— Exercise brief —
Copy exactly the last part of the entries, starting from the line with "Which one looks" and including the final line.

— Data excerpts —
* Begin *
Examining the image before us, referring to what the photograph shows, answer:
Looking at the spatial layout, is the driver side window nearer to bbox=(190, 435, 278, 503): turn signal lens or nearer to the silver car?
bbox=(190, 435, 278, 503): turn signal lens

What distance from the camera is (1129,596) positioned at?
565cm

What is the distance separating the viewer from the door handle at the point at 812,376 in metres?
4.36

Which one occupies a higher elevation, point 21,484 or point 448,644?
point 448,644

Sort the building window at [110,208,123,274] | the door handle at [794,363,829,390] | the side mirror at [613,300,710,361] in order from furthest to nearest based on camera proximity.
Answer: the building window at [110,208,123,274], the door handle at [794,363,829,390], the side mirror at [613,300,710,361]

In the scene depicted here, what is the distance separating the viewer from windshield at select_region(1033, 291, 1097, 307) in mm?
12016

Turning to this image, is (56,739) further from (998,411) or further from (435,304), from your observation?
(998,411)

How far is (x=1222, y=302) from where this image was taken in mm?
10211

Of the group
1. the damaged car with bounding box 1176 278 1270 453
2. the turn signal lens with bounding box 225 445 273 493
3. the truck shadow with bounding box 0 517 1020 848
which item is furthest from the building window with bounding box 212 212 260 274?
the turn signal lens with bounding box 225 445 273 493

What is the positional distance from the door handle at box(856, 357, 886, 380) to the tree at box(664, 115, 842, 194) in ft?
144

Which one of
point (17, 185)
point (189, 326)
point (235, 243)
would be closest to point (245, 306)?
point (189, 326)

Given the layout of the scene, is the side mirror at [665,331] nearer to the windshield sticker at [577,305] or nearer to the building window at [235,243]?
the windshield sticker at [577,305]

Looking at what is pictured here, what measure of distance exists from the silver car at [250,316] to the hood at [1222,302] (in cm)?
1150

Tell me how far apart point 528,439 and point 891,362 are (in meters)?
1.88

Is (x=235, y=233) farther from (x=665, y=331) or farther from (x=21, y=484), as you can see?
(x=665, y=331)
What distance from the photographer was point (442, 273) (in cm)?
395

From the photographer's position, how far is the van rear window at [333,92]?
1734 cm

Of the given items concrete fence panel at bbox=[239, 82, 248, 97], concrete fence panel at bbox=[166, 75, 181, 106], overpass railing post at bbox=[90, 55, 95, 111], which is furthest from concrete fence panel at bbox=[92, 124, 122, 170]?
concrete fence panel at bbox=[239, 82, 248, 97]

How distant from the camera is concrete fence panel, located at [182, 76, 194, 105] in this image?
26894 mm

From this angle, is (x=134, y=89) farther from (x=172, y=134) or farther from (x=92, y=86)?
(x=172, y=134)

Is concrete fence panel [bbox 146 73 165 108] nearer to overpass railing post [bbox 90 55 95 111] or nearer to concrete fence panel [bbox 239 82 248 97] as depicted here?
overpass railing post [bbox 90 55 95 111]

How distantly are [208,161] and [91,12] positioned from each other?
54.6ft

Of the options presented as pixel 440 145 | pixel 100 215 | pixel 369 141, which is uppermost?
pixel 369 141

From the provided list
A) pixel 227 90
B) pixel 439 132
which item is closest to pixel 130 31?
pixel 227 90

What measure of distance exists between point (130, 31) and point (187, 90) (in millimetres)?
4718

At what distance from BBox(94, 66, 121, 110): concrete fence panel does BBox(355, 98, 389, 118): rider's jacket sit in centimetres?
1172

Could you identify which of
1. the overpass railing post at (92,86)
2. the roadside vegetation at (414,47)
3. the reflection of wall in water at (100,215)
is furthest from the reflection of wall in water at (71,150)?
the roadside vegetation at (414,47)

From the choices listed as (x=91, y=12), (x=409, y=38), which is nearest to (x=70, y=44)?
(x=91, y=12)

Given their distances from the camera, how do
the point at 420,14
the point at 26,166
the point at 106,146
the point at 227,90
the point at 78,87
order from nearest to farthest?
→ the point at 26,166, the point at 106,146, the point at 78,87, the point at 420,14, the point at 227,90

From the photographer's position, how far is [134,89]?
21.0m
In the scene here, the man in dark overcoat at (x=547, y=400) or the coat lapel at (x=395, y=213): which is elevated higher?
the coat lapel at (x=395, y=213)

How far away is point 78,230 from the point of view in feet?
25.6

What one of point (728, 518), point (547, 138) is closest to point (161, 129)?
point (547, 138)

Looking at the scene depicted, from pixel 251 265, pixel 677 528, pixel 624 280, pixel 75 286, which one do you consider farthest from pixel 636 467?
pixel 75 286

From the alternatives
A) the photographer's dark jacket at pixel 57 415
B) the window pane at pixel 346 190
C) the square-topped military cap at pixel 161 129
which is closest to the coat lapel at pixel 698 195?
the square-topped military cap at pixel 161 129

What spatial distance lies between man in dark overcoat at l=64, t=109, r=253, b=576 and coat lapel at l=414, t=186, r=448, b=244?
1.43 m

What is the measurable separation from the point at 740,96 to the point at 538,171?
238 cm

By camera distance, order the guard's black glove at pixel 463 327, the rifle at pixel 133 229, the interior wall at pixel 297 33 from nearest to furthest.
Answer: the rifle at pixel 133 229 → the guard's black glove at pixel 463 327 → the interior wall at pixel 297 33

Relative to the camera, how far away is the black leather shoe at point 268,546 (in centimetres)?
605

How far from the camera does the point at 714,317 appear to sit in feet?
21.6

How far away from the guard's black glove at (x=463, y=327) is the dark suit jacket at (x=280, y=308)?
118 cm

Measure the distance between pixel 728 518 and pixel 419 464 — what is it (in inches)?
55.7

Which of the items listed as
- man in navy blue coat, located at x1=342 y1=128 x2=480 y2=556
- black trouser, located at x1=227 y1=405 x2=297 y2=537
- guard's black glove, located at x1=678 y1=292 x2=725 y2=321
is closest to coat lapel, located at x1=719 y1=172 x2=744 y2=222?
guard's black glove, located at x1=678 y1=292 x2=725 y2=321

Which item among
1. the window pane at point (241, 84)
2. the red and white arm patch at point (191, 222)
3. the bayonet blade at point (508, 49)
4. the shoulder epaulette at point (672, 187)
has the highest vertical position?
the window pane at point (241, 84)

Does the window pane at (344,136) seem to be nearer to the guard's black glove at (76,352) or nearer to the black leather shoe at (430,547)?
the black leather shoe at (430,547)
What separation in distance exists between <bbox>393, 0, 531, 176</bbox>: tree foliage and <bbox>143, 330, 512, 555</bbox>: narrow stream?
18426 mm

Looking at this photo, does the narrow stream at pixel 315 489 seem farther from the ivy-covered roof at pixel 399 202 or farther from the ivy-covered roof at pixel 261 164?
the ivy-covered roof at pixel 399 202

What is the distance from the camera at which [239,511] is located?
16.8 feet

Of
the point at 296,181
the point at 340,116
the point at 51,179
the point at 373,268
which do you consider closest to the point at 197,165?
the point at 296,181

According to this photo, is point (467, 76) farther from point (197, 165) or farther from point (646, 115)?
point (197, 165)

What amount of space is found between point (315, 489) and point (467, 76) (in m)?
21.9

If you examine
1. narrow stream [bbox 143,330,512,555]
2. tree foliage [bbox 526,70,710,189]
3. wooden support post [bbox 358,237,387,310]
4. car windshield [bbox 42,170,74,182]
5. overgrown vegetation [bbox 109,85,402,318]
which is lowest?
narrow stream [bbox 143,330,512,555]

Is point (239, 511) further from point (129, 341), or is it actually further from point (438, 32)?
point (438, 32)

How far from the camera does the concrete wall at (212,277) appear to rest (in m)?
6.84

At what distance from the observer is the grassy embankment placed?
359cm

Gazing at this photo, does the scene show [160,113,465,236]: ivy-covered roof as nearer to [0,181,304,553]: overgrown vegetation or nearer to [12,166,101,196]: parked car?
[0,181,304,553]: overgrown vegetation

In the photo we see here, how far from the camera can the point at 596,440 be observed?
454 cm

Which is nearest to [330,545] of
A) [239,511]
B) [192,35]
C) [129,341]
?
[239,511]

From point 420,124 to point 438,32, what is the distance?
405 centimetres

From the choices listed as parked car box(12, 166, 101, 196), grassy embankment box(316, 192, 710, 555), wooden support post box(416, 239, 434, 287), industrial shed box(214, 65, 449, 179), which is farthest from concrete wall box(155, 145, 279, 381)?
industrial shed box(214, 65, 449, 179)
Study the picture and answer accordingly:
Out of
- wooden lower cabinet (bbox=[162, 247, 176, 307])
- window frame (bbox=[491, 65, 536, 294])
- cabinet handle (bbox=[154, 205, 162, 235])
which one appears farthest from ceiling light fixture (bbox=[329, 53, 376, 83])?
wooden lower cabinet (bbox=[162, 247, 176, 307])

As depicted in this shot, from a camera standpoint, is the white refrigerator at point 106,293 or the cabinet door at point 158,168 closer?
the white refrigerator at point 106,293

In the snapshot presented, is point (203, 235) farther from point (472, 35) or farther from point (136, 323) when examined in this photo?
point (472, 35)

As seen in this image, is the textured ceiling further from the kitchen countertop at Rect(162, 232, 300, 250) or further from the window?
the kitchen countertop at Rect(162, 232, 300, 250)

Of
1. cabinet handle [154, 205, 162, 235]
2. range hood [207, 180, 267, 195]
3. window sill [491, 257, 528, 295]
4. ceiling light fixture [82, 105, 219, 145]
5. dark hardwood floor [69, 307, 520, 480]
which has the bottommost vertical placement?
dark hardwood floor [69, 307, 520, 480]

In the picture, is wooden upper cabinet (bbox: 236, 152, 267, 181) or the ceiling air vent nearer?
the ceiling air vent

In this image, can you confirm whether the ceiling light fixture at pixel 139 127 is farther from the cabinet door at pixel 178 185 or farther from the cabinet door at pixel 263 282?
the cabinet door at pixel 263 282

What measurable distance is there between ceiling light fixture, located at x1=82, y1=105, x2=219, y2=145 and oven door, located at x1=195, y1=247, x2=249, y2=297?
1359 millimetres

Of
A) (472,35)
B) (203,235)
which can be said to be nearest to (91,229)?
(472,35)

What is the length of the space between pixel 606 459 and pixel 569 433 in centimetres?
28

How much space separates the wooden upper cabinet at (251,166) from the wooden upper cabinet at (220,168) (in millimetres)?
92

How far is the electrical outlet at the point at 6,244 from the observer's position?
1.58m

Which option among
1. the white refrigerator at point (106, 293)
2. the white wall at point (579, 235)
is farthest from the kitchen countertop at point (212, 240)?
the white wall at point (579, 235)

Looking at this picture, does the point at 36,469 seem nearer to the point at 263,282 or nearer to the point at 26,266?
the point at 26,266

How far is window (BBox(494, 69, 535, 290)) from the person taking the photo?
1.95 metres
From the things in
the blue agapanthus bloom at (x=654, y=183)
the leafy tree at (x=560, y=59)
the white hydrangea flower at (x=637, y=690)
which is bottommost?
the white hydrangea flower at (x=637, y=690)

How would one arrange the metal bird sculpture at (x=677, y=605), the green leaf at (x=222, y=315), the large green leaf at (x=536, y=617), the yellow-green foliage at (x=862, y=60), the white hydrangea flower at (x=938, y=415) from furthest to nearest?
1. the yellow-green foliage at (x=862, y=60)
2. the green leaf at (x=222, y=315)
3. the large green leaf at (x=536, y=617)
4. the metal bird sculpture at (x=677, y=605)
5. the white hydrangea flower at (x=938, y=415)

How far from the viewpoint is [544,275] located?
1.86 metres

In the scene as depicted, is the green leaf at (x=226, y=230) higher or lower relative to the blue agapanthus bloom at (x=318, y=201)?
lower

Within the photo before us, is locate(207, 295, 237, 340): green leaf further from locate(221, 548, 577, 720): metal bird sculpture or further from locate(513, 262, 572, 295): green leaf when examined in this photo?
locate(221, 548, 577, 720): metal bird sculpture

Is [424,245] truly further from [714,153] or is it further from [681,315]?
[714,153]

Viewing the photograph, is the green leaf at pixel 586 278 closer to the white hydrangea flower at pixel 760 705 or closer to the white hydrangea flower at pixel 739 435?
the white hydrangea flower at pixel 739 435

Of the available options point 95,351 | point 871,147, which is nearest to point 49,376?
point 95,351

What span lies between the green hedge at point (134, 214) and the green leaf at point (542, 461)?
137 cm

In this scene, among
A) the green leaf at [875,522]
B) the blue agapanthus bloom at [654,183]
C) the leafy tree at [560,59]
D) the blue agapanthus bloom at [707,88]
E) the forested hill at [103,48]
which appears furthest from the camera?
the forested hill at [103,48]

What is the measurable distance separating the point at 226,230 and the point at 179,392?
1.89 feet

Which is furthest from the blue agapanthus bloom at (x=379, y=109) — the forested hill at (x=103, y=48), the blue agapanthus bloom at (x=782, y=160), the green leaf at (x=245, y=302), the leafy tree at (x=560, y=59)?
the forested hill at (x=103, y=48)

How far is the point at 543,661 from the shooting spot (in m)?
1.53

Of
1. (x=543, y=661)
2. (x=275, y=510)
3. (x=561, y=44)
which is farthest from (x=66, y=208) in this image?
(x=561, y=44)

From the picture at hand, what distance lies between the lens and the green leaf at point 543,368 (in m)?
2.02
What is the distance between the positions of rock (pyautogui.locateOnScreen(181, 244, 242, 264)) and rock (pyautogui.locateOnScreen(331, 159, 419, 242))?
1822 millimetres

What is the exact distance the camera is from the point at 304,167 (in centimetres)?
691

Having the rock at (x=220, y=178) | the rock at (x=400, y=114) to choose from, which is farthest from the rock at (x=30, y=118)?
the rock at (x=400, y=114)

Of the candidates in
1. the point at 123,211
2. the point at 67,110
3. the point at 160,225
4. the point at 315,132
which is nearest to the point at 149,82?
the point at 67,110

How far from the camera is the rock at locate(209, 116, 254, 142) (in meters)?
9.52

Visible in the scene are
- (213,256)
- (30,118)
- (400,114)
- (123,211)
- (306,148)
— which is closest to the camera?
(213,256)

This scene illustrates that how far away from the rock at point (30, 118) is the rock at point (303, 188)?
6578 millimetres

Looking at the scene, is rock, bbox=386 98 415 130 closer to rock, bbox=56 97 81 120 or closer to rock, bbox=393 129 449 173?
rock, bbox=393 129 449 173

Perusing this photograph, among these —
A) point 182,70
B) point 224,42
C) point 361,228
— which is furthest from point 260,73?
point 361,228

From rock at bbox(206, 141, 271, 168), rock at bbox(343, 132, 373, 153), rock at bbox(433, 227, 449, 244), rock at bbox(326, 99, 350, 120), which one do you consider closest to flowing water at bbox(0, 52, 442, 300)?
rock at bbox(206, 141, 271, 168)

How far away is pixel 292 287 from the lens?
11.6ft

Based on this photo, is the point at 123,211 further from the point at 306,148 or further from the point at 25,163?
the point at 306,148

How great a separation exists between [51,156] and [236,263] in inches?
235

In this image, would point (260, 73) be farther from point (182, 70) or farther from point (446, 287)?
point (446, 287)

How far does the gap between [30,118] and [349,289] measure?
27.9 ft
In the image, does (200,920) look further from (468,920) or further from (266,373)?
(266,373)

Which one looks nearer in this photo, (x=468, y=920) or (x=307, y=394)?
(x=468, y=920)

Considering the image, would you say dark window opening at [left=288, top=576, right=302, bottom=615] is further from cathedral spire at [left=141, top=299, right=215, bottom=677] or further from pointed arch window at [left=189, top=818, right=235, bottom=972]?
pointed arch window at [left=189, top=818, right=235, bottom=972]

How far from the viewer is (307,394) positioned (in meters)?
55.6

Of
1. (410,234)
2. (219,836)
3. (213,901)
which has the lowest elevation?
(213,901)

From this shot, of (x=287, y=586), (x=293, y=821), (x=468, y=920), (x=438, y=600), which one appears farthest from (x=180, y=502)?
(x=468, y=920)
* End *
— The output —
Which one looks nearer in this photo, (x=468, y=920) or (x=307, y=394)?
(x=468, y=920)

Considering the image, would you say dark window opening at [left=288, top=576, right=302, bottom=615] is further from cathedral spire at [left=141, top=299, right=215, bottom=677] or further from pointed arch window at [left=189, top=818, right=235, bottom=972]?
pointed arch window at [left=189, top=818, right=235, bottom=972]

How far from the viewer is (307,394) positioned (in meters)?
55.6

Of
1. (410,234)
2. (219,836)
3. (213,901)
which has the lowest elevation?
(213,901)

From this shot, of (x=287, y=586), (x=293, y=821), (x=468, y=920), (x=438, y=600), which one appears farthest from (x=180, y=502)?
(x=468, y=920)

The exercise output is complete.